Data Classification and Organization

Sep 7, 2025

Overview

This lecture explains how to classify and organize different types of data in a data table, focusing on distinguishing categorical and numerical variables, their measurement units, and the concepts of time series and cross-sectional data.

Data Organization

  • Data tables consist of columns (variables) and rows (cases or observations).
  • Variables can represent different types of information, such as names, gender, marks, boards, etc.

Types of Variables

  • Variables are broadly divided into categorical (qualitative) and numerical (quantitative).
  • Categorical variables represent group membership (e.g., gender, board, blood group).
  • Numerical variables are associated with numeric values (e.g., marks, height, weight).

Categorical Data

  • Categorical variables have values that are names or categories (e.g., Male/Female, CBSE/State/ICSE).
  • Group membership allows classification of each observation into groups.
  • Some variables may appear numerical but act as categories (e.g., jersey number).

Numerical Data

  • Numerical variables can be measured and have units (e.g., marks in numbers, height in cm, weight in kg).
  • Numerical data are divided into discrete data (whole numbers, e.g., matches played) and continuous data (can take any value, e.g., batting average).

Measurement Units

  • Numerical variables require consistent measurement units across all observations (e.g., all heights in cm).

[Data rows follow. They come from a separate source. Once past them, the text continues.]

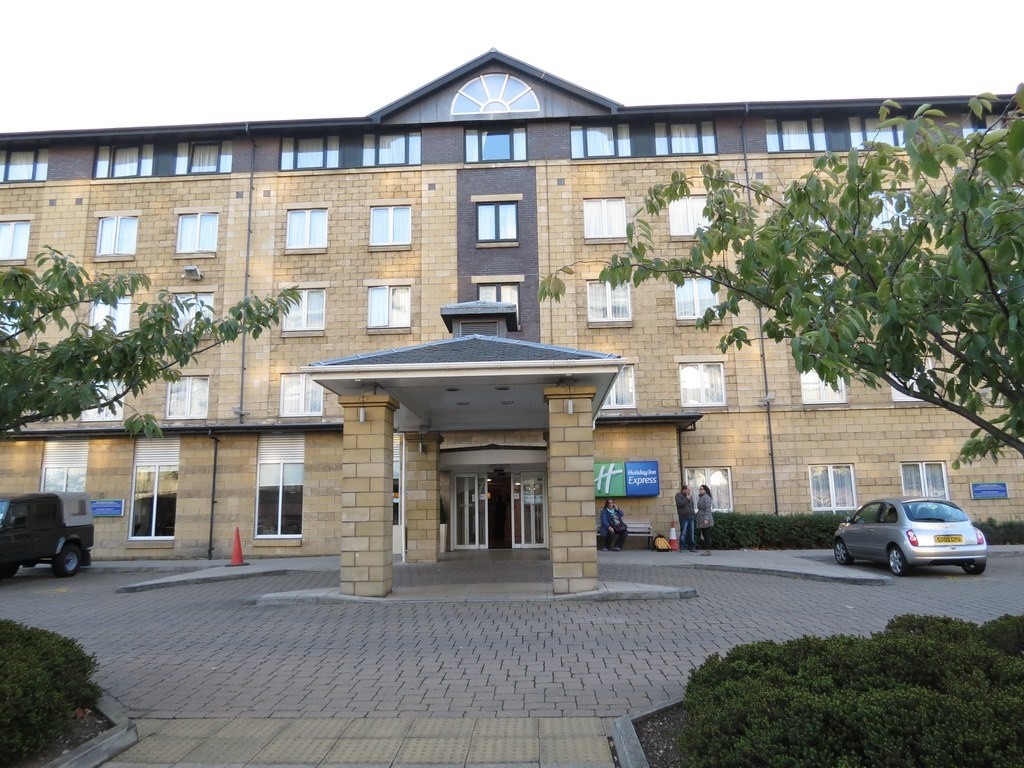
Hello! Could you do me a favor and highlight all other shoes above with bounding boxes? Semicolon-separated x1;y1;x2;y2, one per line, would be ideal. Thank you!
613;547;620;551
700;550;711;556
690;547;697;552
680;549;685;553
602;547;608;551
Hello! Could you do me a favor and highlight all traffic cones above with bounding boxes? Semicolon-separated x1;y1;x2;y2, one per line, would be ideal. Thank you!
667;521;680;552
224;527;250;567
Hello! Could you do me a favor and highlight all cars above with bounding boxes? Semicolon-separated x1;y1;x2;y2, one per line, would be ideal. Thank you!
832;496;988;576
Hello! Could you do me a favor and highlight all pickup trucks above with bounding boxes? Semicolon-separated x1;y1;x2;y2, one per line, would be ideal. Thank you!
0;491;95;579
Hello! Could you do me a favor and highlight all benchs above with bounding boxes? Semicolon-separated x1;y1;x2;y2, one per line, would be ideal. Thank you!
596;516;653;551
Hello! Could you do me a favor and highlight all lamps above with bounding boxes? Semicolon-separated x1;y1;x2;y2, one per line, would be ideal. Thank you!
359;394;364;422
419;427;422;452
231;406;249;416
568;385;573;414
183;266;201;280
758;392;775;409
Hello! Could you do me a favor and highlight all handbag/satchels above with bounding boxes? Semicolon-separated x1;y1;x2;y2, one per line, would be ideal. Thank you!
613;520;627;533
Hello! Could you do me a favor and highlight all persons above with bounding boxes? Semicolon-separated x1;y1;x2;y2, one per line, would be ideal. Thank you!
600;499;628;551
675;485;698;553
695;485;714;556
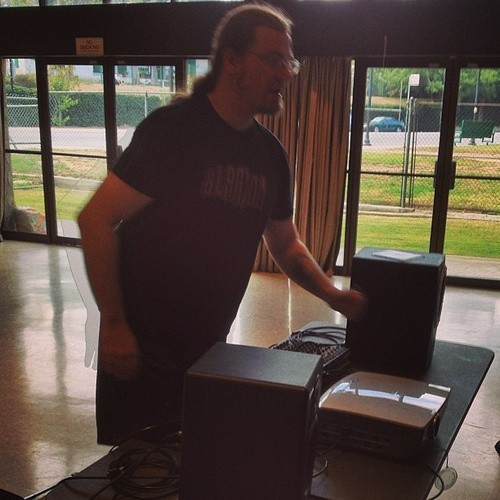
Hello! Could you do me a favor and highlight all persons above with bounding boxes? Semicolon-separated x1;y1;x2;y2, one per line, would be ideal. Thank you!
74;4;367;453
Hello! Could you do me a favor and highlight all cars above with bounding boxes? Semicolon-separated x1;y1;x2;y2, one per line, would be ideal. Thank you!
363;116;406;134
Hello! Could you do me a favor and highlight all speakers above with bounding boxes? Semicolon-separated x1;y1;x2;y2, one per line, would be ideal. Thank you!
177;343;322;499
345;247;447;375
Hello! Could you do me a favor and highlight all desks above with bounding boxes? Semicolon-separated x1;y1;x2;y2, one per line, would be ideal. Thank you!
20;319;494;500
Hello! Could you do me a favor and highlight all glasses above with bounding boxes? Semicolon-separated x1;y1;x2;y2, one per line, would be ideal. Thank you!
238;46;300;75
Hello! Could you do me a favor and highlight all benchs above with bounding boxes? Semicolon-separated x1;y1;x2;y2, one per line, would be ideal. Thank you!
453;118;495;146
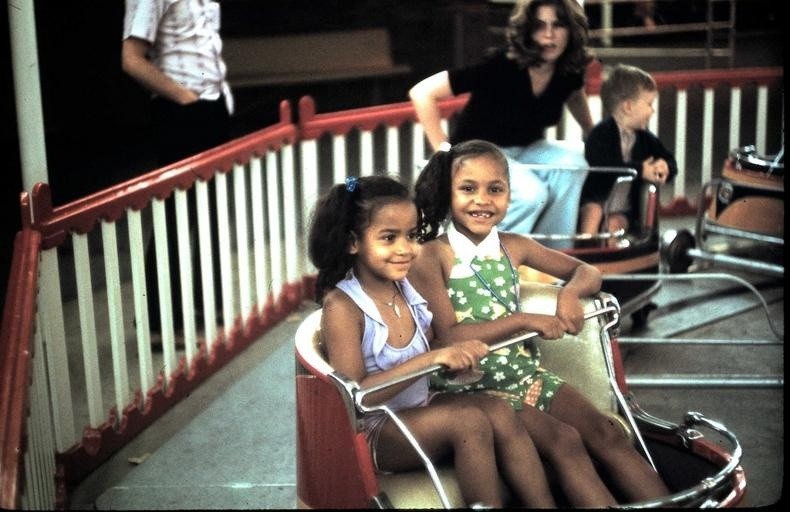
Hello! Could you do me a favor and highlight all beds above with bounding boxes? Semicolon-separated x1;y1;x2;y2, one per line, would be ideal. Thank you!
292;288;637;512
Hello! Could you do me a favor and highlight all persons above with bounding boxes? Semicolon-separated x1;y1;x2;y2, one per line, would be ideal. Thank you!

Time Series vs. Cross-Sectional Data

  • Time series data tracks a single variable across different times (e.g., daily potato quantity over a month).
  • Cross-sectional data records variables at a single point in time across different cases.

Key Terms & Definitions

  • Variable — a property or characteristic measured for each case in a data set.
  • Categorical Variable — a variable with values as categories or groups.
  • Numerical Variable — a variable with numeric values, can be discrete or continuous.
  • Discrete Data — numerical data that can take only specific values (usually counts).
  • Continuous Data — numerical data that can take any value within a range.
  • Measurement Unit — the standard unit used to measure a variable.
  • Time Series Data — data collected on the same variable at different times.
  • Cross-Sectional Data — data collected at one point in time on multiple variables or cases.

Action Items / Next Steps

  • Classify mobile number and jersey number as categorical or numerical variables.
  • Practice identifying categorical and numerical variables in sample datasets.
  • Ensure measurement units are consistent when analyzing numerical data.